Bernard Marrey nous a quittés

Compagnon de route de l’association Minga qu’il a présidée pendant une dizaine d’années, Bernard Marrey vient de nous quitter.

Bernard, avec son style parfois un peu rude, a toujours témoigné un profond respect pour un militantisme qui se place sur le registre du faire, du bâtir ensemble, de la mise en œuvre d’idées qui se confrontent à la réalité de l’économie capitaliste dans ce qu’elle a d’injuste, d’éprouvante, d’abrasive, mais force aussi toute notre créativité. À juste titre rétif aux nouvelles formes de gouvernance où personne n’assume rien, il nous a enseigné l’importance de l’esprit de la démocratie, de la délibération, de la forme qui engage à assumer une décision collective sur le fond, et à s’y tenir. Dans cette période dépolitisante du début du XXIème siècle où la pensée du tout marché allait jusqu’à s’infiltrer dans les milieux les plus « alternatifs », on mesure aujourd’hui le caractère précieux de ce qu’il nous a transmis.

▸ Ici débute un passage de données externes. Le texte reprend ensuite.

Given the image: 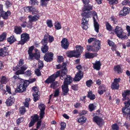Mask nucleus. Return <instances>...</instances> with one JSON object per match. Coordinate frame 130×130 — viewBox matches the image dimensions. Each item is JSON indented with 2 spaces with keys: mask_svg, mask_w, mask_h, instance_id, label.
<instances>
[{
  "mask_svg": "<svg viewBox=\"0 0 130 130\" xmlns=\"http://www.w3.org/2000/svg\"><path fill=\"white\" fill-rule=\"evenodd\" d=\"M59 85V84L57 82H55L53 83L51 85L50 87L52 88L53 89H55L57 88Z\"/></svg>",
  "mask_w": 130,
  "mask_h": 130,
  "instance_id": "nucleus-39",
  "label": "nucleus"
},
{
  "mask_svg": "<svg viewBox=\"0 0 130 130\" xmlns=\"http://www.w3.org/2000/svg\"><path fill=\"white\" fill-rule=\"evenodd\" d=\"M86 83V85L88 87H90L92 85L93 83V82L92 80H89L87 81Z\"/></svg>",
  "mask_w": 130,
  "mask_h": 130,
  "instance_id": "nucleus-58",
  "label": "nucleus"
},
{
  "mask_svg": "<svg viewBox=\"0 0 130 130\" xmlns=\"http://www.w3.org/2000/svg\"><path fill=\"white\" fill-rule=\"evenodd\" d=\"M82 15L83 17L81 21L82 26L83 29L86 30L88 28V18L90 17V13H87L85 11H83Z\"/></svg>",
  "mask_w": 130,
  "mask_h": 130,
  "instance_id": "nucleus-1",
  "label": "nucleus"
},
{
  "mask_svg": "<svg viewBox=\"0 0 130 130\" xmlns=\"http://www.w3.org/2000/svg\"><path fill=\"white\" fill-rule=\"evenodd\" d=\"M114 70L115 72L118 73H121L122 72V70L119 65L115 66L114 68Z\"/></svg>",
  "mask_w": 130,
  "mask_h": 130,
  "instance_id": "nucleus-31",
  "label": "nucleus"
},
{
  "mask_svg": "<svg viewBox=\"0 0 130 130\" xmlns=\"http://www.w3.org/2000/svg\"><path fill=\"white\" fill-rule=\"evenodd\" d=\"M38 107L40 110V119H41L43 117L44 115V110L45 109V105L44 104L40 103Z\"/></svg>",
  "mask_w": 130,
  "mask_h": 130,
  "instance_id": "nucleus-10",
  "label": "nucleus"
},
{
  "mask_svg": "<svg viewBox=\"0 0 130 130\" xmlns=\"http://www.w3.org/2000/svg\"><path fill=\"white\" fill-rule=\"evenodd\" d=\"M24 60L22 59H20L19 61V63L18 65L15 67H14L13 68V70L14 71H15L19 69V67L20 66H22L24 63Z\"/></svg>",
  "mask_w": 130,
  "mask_h": 130,
  "instance_id": "nucleus-27",
  "label": "nucleus"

Comme président de Minga, son souci de l’efficacité s’illustrait d’emblée en plaçant sa montre à gousset sur la table en début de chaque réunion, nous rappelant ainsi l’impératif du temps et l’importance d’éviter des discussions qui s’éternisent. Pour l’assemblée de « moutons à cinq pattes » que nous étions, il nous fallait cette forme d’autorité, respectueuse des enjeux qui nous réunissaient et du temps que chacun était prêt à y consacrer. Bernard l’avait.

Engagé aux Editions du Linteau, spécialisée dans les questions d’architecture, son métier d’éditeur nous a aidé à mettre de l’ordre dans nos idées et nos pensées. Il a participé à la rédaction de notre premier ouvrage « Vers un commerce équitable », notre « petit livre rouge » comme on l’aimait l’appeler pour taquiner Michel Besson . Un petit ouvrage pour répondre à l’instrumentalisation marketing de la notion de commerce équitable par la grande distribution. Comme nous, il détestait les grandes surfaces et l’évolution des « grands magasins » dont il avait souhaité retracer l’histoire . Avec nous, il a porté l’évolution de notre association pour défendre non plus seulement un commerce, mais bien une économie équitable, à commencer par faire, à partir de 2007, du sujet alimentaire une priorité politique.

À ce titre, la contribution de Bernard a été particulièrement précieuse. Au croisement de l’architecture et de l’alimentation, le sujet du foncier l’a nécessairement saisi. La réédition du livre « Utopie foncière » d’Edgard Pisani a permis à Bernard de nouer des relations chaleureuses avec son auteur, qu’il aimait aller rencontrer en scooter à Paris dans le cadre de la réédition de son ouvrage. Leurs échanges sur la gravité du sujet alimentaire, et leurs convergences de vues, les amèneront à conduire plus tard l’édition de l’ouvrage collectif, « Seule la diversité cultivée peut nourrir le monde », porté en réponse à l’OMC en 2011, rappelant ensemble combien seule la diversité pouvait « conduire à l’unité du monde ».

De l’alimentation au sujet de la semence, il n’y a eu ensuite qu’un pas qui fut vite franchi par Bernard et Catherine, son épouse. Cela s’est traduit par la réédition du « Manuel pratique de la culture maraîchère de Paris » et leurs aides à l’édition du petit ouvrage « Graines d’un Paris d’avenir ».

Bernard aimait l’architecture et la technique, et partageait avec nous le rejet des « murs d’orgueil » (pour reprendre les termes du manifeste du Bauhaus de Walter Gropius) qui entretenaient les petites vanités de classe du taylorisme. Les livrets cartes de vœux de sa maison d’édition étaient sa façon à lui de nous souhaiter une bonne année en attisant sans cesse notre curiosité.

Il aimait l’architecture comme les échanges entretenus dans l’idée de bâtir un bel ouvrage, en tant qu’aventures humaines. Cela ne l’empêchait pas d’avoir parfois une vision critique des architectes quand l’œuvre en venait à prendre le pas sur le reste (« mon œuvre ! »), notamment sur la vie des habitants et les enjeux de biodiversité. Cette attention nous a grandi.

Merci, Bernard.

À Catherine, qui a participé à tous ses engagements, et à ses proches, nous adressons nos plus sincères condoléances.